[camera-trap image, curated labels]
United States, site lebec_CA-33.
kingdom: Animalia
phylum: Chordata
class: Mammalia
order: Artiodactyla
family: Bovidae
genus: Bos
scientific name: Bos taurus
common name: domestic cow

───

The entries above must be repeated word for word.

[camera-trap image, curated labels]
United States, site lebec_CA-33.
kingdom: Animalia
phylum: Chordata
class: Mammalia
order: Artiodactyla
family: Bovidae
genus: Bos
scientific name: Bos taurus
common name: domestic cow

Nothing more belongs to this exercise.